[Data records]
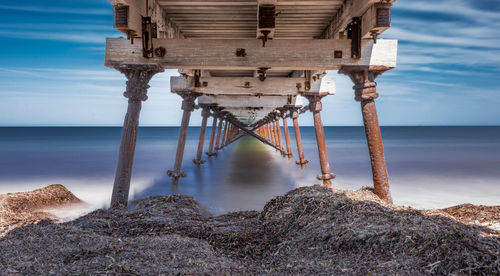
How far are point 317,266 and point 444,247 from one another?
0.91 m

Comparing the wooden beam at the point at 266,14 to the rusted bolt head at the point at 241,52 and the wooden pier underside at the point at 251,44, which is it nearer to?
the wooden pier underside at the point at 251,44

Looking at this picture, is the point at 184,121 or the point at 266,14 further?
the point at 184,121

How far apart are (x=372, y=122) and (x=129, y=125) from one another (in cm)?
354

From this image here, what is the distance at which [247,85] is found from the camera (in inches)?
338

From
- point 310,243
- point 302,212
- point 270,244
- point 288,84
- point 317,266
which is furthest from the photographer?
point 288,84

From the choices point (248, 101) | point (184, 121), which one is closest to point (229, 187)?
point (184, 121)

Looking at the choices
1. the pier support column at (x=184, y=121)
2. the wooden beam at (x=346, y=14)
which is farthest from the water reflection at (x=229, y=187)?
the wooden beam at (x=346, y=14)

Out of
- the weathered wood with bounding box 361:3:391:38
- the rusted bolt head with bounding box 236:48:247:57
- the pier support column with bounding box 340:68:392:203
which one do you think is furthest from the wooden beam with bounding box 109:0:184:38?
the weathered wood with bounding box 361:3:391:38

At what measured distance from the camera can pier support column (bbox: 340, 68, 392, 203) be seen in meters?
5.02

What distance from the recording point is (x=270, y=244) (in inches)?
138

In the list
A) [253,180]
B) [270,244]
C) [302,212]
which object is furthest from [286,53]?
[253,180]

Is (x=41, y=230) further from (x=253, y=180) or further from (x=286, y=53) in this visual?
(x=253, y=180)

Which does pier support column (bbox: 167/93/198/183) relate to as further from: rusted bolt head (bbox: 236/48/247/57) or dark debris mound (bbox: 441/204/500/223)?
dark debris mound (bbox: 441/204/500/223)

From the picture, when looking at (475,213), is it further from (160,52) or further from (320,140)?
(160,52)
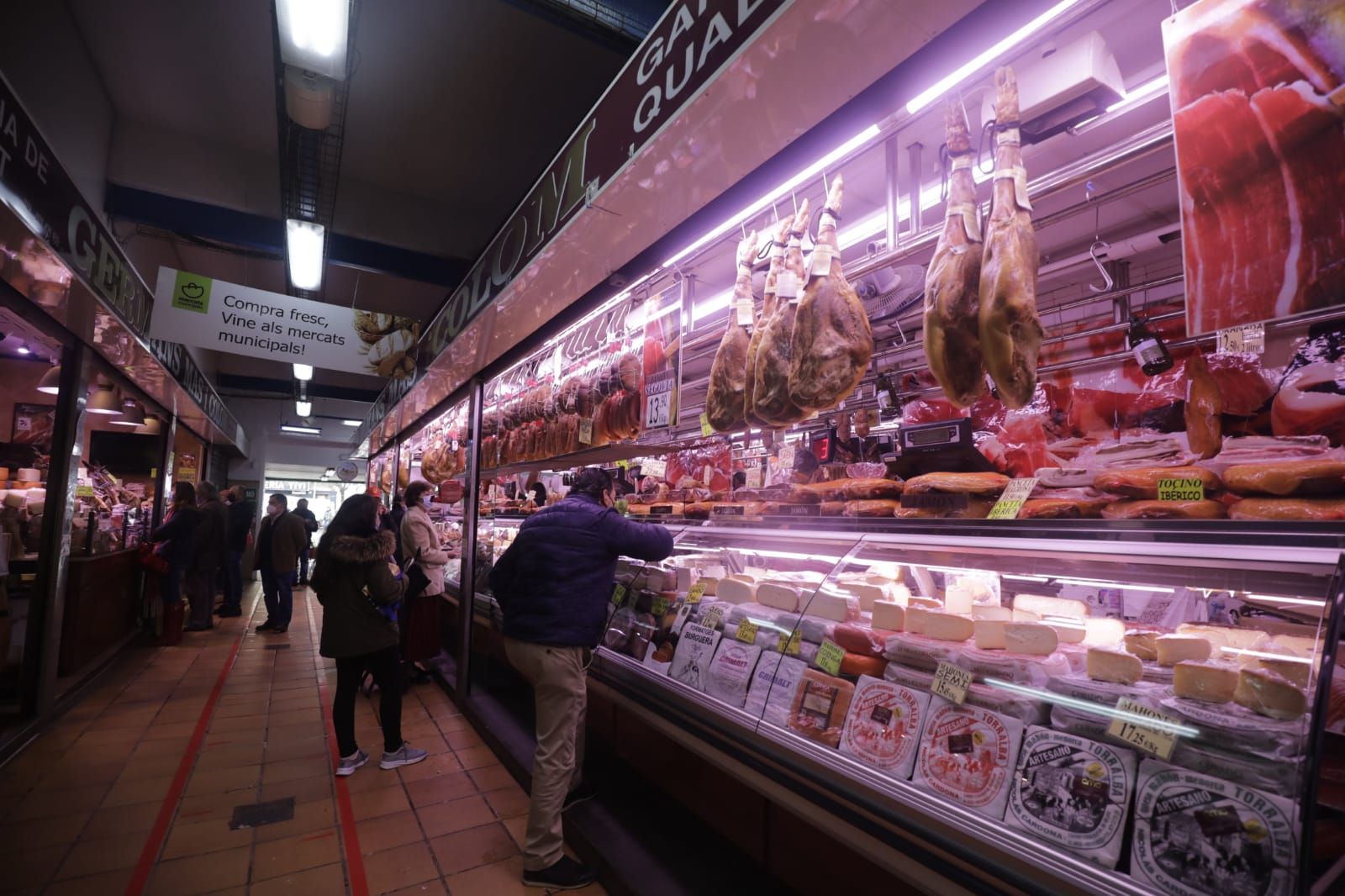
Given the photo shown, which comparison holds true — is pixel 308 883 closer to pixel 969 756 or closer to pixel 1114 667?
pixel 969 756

**SHORT EXERCISE**
Rewrite all the lines above, replacing "pier support column" with "dock piling" everywhere and keeping everything else the same. Leave the pictures out.

**ANSWER TO THE EXERCISE**
How far are point 317,266 and point 444,247 from one another?
0.91 m

Comparing the wooden beam at the point at 266,14 to the rusted bolt head at the point at 241,52 and the wooden pier underside at the point at 251,44, which is it nearer to?
the wooden pier underside at the point at 251,44

Looking at this picture, is the point at 184,121 or the point at 266,14 further?
the point at 184,121

How far apart are (x=372, y=122) and (x=129, y=125) from one another (in cm)?
354

From this image here, what is the distance at which [247,85] is found from the camera (in inches)?
338

From
- point 310,243
- point 302,212
- point 270,244
- point 288,84
- point 317,266
which is furthest from the photographer?
point 288,84

From the choices point (248, 101) | point (184, 121), which one is closest to point (229, 187)?
point (184, 121)

Looking at the choices
1. the dock piling at (x=184, y=121)
2. the wooden beam at (x=346, y=14)
which is farthest from the water reflection at (x=229, y=187)?
the wooden beam at (x=346, y=14)

Out of
- the weathered wood with bounding box 361:3:391:38
- the rusted bolt head with bounding box 236:48:247:57
- the dock piling with bounding box 340:68:392:203
which one do you think is furthest from the wooden beam with bounding box 109:0:184:38?
the weathered wood with bounding box 361:3:391:38

At what measured distance from the camera can dock piling (bbox: 340, 68, 392, 203) be seen in meters?
5.02

What distance from the recording point is (x=270, y=244) (in inches)?
138

In the list
A) [253,180]
B) [270,244]
C) [302,212]
which object is furthest from [286,53]?
[253,180]

Is (x=41, y=230) further from (x=253, y=180) or further from (x=286, y=53) in this visual?
(x=253, y=180)

Which does dock piling (bbox: 167/93/198/183) relate to as further from: rusted bolt head (bbox: 236/48/247/57) or dark debris mound (bbox: 441/204/500/223)?
dark debris mound (bbox: 441/204/500/223)

From the picture, when looking at (475,213), is it further from (160,52) or further from (320,140)?
(160,52)
Given the photo shown, which comparison holds true — is pixel 308 883 closer to pixel 969 756 or closer to pixel 1114 667?
pixel 969 756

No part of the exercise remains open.